Emma miró hacia un lado.
—Bueno, ¿y qué es lo que quiere?
—Nada en especial. Que te cases con él.
—Mierda.
—Puede ser —dijo Jericho serenamente—. Hay mucha mierda también en el Huangpu. La calidad del agua ha disminuido extremadamente. El señor Li espera tu llamada al número que ya conoces, y quiere oír un «Sí» bien alto y articulado. ¿Qué me dices? ¿Te ves capaz? ¿Qué debo comunicarle?
—Mierda. ¡Mierda!
—Él quiere oír otra cosa.
Entretanto,
Diana
había estado investigando, a través del servidor correspondiente, la localización de Emma. La mujer estaba en un piso en Hong Kong. Muy lejos, pero no lo suficiente. Ningún lugar sería muy lejos, a menos que abandonara el sistema solar.

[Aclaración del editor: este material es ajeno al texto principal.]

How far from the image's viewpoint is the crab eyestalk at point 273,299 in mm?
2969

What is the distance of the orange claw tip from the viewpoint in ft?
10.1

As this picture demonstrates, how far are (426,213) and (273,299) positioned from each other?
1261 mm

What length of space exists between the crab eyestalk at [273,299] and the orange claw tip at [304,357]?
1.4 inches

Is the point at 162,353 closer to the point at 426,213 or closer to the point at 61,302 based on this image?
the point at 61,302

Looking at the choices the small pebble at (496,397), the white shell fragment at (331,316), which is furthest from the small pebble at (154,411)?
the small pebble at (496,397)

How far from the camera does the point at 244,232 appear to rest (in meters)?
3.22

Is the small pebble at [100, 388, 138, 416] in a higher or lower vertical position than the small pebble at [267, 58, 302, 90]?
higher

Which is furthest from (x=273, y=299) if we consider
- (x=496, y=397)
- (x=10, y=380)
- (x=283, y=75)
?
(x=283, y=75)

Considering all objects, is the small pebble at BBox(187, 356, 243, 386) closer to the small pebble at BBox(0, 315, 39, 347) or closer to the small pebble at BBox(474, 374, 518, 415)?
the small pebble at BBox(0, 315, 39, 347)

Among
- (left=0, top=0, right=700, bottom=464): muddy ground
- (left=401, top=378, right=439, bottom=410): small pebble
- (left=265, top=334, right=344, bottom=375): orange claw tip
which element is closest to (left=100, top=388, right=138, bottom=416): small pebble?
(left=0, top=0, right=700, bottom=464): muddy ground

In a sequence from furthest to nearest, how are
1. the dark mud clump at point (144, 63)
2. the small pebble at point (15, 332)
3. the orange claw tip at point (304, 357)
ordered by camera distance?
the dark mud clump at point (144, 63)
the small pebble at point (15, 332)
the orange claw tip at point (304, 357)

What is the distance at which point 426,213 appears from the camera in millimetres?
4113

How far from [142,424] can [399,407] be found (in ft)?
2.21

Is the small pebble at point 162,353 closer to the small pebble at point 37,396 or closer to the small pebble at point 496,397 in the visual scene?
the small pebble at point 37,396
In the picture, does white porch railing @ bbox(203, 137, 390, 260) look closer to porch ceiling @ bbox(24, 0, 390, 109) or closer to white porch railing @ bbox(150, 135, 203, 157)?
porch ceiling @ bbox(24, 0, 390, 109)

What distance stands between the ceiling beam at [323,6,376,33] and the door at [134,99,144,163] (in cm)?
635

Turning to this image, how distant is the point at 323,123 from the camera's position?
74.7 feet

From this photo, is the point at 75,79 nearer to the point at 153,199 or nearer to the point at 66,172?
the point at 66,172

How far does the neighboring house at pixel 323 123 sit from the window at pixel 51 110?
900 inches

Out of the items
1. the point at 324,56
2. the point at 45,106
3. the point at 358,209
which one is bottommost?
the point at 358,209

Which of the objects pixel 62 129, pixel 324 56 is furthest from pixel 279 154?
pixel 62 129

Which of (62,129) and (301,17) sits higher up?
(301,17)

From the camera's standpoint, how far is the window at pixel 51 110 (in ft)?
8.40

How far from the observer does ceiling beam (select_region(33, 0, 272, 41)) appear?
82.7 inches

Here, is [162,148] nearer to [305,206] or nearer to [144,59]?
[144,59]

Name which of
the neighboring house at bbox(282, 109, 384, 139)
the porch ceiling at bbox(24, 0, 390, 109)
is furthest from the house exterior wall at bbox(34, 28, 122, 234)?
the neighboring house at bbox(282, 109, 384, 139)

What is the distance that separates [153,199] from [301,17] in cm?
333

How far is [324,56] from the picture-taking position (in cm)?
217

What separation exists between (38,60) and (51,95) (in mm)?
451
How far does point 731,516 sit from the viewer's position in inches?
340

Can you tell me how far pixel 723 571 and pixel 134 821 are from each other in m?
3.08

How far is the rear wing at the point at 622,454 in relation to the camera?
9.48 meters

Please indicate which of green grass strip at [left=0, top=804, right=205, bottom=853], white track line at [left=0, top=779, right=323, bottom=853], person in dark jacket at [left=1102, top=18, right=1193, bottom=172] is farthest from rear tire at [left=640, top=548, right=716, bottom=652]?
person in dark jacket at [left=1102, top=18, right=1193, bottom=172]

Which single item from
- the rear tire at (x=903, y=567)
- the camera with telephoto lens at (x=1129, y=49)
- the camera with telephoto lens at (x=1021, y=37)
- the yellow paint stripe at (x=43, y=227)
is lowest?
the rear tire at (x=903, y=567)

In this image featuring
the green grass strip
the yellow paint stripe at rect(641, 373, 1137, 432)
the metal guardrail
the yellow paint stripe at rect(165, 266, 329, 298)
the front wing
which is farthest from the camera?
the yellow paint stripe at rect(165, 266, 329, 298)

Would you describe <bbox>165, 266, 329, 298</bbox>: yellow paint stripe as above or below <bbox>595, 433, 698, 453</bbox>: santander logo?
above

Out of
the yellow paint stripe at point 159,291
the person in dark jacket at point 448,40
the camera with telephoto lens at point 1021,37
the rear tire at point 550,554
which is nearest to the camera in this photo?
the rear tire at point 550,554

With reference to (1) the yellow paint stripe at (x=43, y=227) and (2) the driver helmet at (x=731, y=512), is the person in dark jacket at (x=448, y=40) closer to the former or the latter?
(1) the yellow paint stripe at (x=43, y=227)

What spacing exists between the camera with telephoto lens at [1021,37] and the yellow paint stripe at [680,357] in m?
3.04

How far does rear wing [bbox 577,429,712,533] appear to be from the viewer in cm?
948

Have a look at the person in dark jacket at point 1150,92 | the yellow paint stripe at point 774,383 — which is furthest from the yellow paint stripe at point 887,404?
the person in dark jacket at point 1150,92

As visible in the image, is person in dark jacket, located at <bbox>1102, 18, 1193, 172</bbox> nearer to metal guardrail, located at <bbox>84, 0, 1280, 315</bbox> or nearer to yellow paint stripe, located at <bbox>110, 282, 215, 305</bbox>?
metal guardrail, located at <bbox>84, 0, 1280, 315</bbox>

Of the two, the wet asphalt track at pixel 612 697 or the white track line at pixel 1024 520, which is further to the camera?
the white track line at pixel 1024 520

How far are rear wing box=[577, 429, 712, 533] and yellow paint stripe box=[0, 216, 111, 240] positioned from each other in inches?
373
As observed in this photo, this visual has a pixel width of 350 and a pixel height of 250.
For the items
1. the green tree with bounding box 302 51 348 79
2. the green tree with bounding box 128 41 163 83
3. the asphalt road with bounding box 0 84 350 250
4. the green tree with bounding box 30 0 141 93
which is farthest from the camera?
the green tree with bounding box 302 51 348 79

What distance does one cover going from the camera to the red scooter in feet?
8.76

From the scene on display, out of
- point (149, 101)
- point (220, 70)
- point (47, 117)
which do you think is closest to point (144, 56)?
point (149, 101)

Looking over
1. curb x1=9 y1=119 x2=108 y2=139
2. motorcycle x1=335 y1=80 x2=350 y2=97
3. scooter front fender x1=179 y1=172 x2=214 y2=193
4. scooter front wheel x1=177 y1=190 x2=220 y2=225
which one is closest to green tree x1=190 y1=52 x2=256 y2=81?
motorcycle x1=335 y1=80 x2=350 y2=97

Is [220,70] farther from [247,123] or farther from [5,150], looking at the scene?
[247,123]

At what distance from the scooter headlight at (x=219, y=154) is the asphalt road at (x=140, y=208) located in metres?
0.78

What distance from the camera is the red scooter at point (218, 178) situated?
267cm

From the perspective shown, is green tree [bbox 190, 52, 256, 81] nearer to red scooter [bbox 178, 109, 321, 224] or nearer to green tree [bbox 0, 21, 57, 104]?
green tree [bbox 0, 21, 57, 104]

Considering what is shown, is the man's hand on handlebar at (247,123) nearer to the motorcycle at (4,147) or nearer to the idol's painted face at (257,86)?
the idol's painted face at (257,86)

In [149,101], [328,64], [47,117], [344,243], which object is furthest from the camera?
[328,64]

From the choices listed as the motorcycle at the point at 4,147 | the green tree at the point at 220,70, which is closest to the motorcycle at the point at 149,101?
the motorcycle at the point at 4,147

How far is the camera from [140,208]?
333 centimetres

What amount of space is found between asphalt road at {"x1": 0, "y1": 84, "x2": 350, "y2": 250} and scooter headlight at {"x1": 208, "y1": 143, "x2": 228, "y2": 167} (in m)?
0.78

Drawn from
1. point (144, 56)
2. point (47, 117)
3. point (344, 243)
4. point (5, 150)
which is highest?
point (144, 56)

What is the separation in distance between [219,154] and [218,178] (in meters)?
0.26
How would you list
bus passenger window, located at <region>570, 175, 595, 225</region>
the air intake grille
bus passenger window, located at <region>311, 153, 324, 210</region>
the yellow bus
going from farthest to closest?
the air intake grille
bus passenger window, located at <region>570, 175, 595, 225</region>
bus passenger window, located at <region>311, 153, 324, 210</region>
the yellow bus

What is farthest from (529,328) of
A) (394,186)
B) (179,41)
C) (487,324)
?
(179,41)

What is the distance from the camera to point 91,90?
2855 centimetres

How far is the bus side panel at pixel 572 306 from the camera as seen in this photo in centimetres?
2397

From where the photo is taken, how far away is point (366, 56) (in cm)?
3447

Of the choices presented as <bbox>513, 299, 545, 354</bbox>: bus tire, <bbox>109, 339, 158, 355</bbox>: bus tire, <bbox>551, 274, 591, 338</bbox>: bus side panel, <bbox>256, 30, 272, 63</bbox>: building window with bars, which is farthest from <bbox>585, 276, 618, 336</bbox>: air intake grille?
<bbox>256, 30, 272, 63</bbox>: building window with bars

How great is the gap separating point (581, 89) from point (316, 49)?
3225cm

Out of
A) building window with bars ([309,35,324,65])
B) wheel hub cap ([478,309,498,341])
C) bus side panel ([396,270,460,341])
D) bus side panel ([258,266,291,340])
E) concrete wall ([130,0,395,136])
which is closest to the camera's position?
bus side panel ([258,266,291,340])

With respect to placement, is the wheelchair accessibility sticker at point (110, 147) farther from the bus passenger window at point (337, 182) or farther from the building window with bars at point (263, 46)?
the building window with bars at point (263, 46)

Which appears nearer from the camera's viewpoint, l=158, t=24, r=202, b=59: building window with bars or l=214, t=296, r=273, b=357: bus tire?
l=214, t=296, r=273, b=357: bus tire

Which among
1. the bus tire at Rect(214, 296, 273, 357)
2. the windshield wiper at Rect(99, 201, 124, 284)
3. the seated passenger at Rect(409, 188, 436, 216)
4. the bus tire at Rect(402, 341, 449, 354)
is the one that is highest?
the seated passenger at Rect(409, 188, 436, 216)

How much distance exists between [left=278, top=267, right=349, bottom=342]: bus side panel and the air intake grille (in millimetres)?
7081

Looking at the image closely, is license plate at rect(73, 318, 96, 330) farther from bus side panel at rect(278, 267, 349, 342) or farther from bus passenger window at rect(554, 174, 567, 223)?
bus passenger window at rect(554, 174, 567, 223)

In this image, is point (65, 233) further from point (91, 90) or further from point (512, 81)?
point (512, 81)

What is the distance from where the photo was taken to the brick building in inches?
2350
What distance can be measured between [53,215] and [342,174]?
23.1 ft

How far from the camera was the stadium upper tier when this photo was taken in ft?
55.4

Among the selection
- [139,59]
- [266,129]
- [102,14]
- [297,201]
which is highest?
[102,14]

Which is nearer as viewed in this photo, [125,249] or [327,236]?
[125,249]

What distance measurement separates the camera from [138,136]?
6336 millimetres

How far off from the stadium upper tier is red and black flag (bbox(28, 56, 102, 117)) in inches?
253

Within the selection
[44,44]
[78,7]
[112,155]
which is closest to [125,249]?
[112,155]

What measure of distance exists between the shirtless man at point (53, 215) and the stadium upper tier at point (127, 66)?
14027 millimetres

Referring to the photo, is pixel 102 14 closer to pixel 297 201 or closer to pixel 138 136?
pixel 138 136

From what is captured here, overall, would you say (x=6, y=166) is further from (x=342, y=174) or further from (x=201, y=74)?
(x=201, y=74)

—Tal vez hasta te compre un apartamento en Hong Kong —añadió Jericho en tono conciliador. Emma desistió.
—De acuerdo —dijo con voz chillona.
—El señor Li estará disponible para ti en cualquier momento. Antes de una hora quiere recibir tu feliz llamada; en otro caso me veré obligado a dar la voz de alarma para que empiece tu cacería. —Jericho hizo una pausa—. No lo tomes como algo personal, Emma. Yo vivo de esto.
—Sí —susurró la mujer—. Todos somos prostitutas.
—Tú lo has dicho.
Jericho puso fin a la conexión y abandonó Second Life. La ventana de visión de las gafas se despejó. Por el mercado deambulaban los últimos merodeadores. La mayoría de los puestos de venta habían cerrado. Jericho visualizó la hora.
Las cuatro de la mañana.
—Diana
—dijo a su móvil.
—Hola, Owen. ¿Todavía estás despierto?
Jericho sonrió. La complicidad de un ordenador tenía algo especial cuando hablaba la voz de
Diana.
El detective miró a su alrededor. La mayoría de las tumbonas estaban vacías. Por aquí y por allá trabajaban los sistemas de limpieza. Hasta los yonquis desarrollaban cierta intuición para los horarios del día.
—Despiértame a las siete,
Diana.
—Con mucho gusto, Owen. Ah, ¿Owen?
—¿Sí?
—Estoy recibiendo un mensaje para ti.
—¿Me lo puedes leer en voz alta?
—Zhao Bide escribe: «No quisiera despertarle, por si acaso sus ojos se han cerrado por el peso de la responsabilidad. Dulces sueños. Cuando todo esto haya pasado, iremos a tomar algo.»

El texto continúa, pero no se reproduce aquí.